### Records provided
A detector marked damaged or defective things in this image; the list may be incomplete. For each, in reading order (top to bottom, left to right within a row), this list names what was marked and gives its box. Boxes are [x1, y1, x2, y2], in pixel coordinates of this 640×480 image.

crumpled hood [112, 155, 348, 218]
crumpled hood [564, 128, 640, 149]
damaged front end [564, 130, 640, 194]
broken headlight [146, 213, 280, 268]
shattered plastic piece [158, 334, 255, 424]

### Instructions to follow
Print out all the entries precisely as written.

### Exercise output
A detector marked damaged or defective things in this image; the list may be incomplete. For each, in reading order (top to bottom, left to right within a row), this list names what was marked and gives its box. Boxes are [x1, y1, x2, y2], in pixel coordinates of this 640×480 image.

crumpled hood [112, 155, 348, 218]
crumpled hood [564, 128, 640, 149]
damaged front end [564, 130, 640, 194]
broken headlight [146, 213, 280, 268]
shattered plastic piece [158, 334, 255, 424]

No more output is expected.